August 27th, 2021
The difference between financial advice and planning and how the latter can benefit your clients
Many people are probably familiar with the title “financial adviser”, which is someone you can speak to for financial advice. However, the term “financial planner” is not as well-understood and so the two titles are often used interchangeably.
It probably won’t surprise you to know that, as financial planners, we believe there are key differences. We also believe that while both jobs have their uses, there can be helpful benefits to working with a planner instead of an adviser.
Financial terminology can sometimes be confusing, which is why it’s important to dispel some of the jargon. Read on to find out what the differences are and how working with a financial planner can benefit your clients.
Financial advisers typically give one-off solutions to a particular problem
To put it simply, the main difference between an adviser and a planner is that the former looks after their clients’ money, while the latter helps their clients reach their financial goals.
For example, let’s say your client had a question about how to save more for retirement and they went to visit a financial adviser. If they did, the adviser would probably give a simple answer, such as suggesting a particular pension product.
While this would be a simple and straightforward answer, your client may not understand the full picture. When making a financial decision, such as one that affects retirement, there can often be a lot to think about.
Instead of getting a one-off simple answer, it’s sometimes better to look at the bigger picture. This is where a financial planner can help.
Financial planners are able to consider more long-term solutions to financial issues
While a financial planner can also give your clients advice on specific products to meet their needs, they will also consider a more long-term approach. One of the key ways they do this is by getting to know your clients.
A planner will take the time to get to know your clients, finding out what their circumstances are currently and what they desire for their future lifestyle, such as when they retire. By understanding a client’s goals and aspirations, a planner can start to put a plan in place to turn those dreams into reality.

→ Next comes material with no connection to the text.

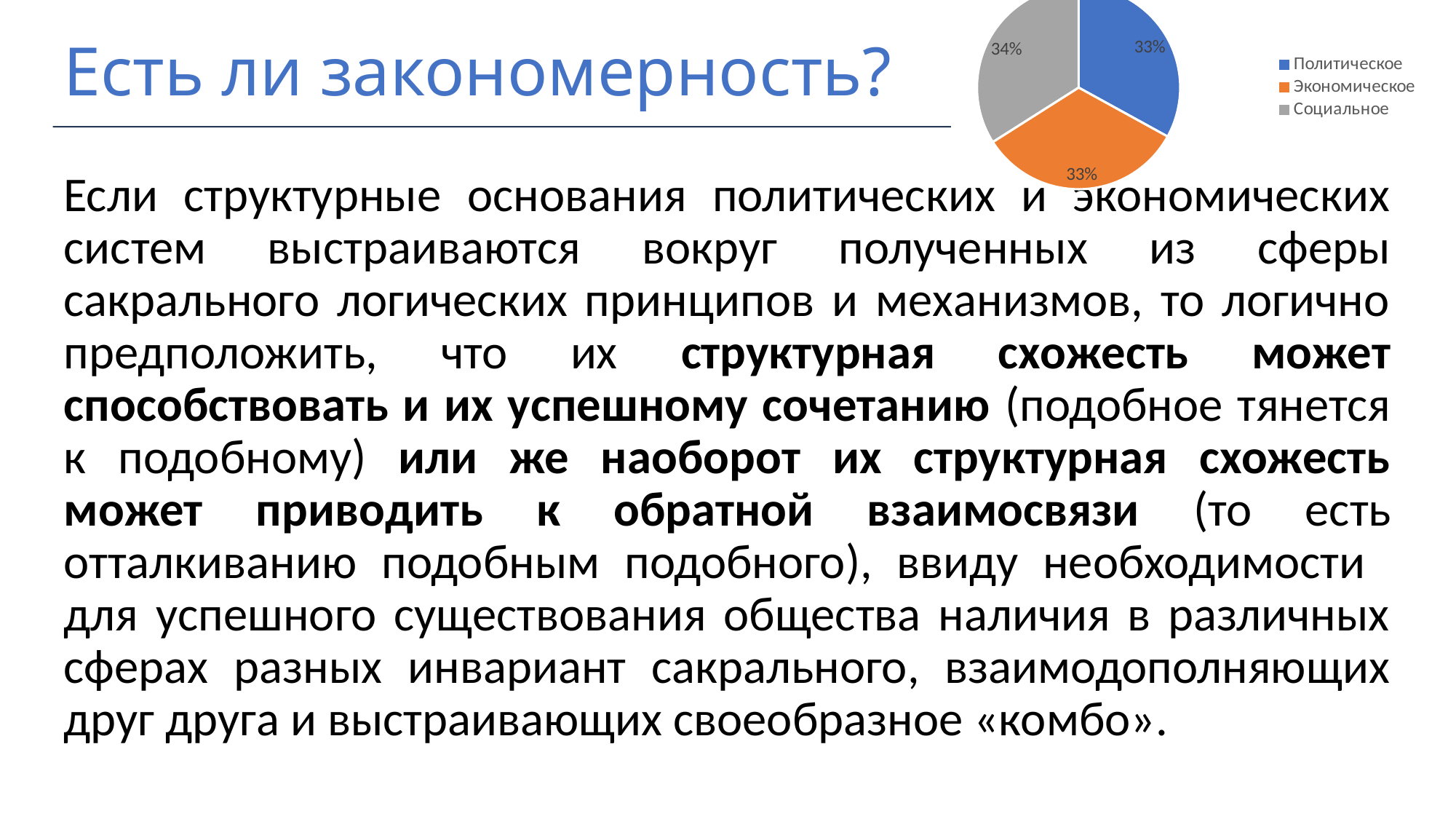
What share of the pie chart does Экономическое account for? 33% What share of the pie chart does Социальное account for? 34% By how many percentage points does the Социальное slice exceed the Политическое slice? 1 Is the share for Социальное greater or less than the share for Экономическое? greater Which legend entry is shown in gray in the pie chart? Социальное How many slices does the pie chart have? 3 What colour is the Экономическое slice in the pie chart? Orange What share of the pie chart does Политическое account for? 33% Which category has the largest slice in the pie chart? Социальное How many entries does the legend of the pie chart list? 3 What kind of chart is shown on the slide? Pie chart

While a financial adviser’s solution to a problem might be a specific product, with a planner the solution is the plan itself. While products can feature in a financial plan, the key difference is that they are only a means to an end, rather than an end in themselves.
Cashflow modelling is one of the tools that can help your clients
While most financial planners don’t have a crystal ball with which to gaze into the future, and you should be wary of the ones that do, one important tool they do have at their disposal is cashflow modelling.
This involves assessing your client’s current wealth and using it to create a forecast of how it will change over the course of their lifetime. It considers both their income and expenditure and shows how these could change in the future.
Having an accurate forecast of what their finances will look like in the future can help your clients to plan ahead.
For example, the forecast may show that your client doesn’t have enough income in retirement to support their desired lifestyle. If this is the case, working with a planner can help them boost their pension savings or change their investing strategy.
Financial planning can give your clients greater peace of mind
One of the main benefits of working with a planner is that it can give your clients a greater sense of control. Whatever their goal is, having a clear plan in mind can be essential to making sure they reach it.
In contrast to the one-off occasional meetings with a financial adviser, working with a financial planner is an ongoing process, which can give a greater sense of confidence and security. With regular reviews, a planner can give your clients reassurance that they’re still on track to meet their goals, whether that involves retirement, homeownership, or their investments.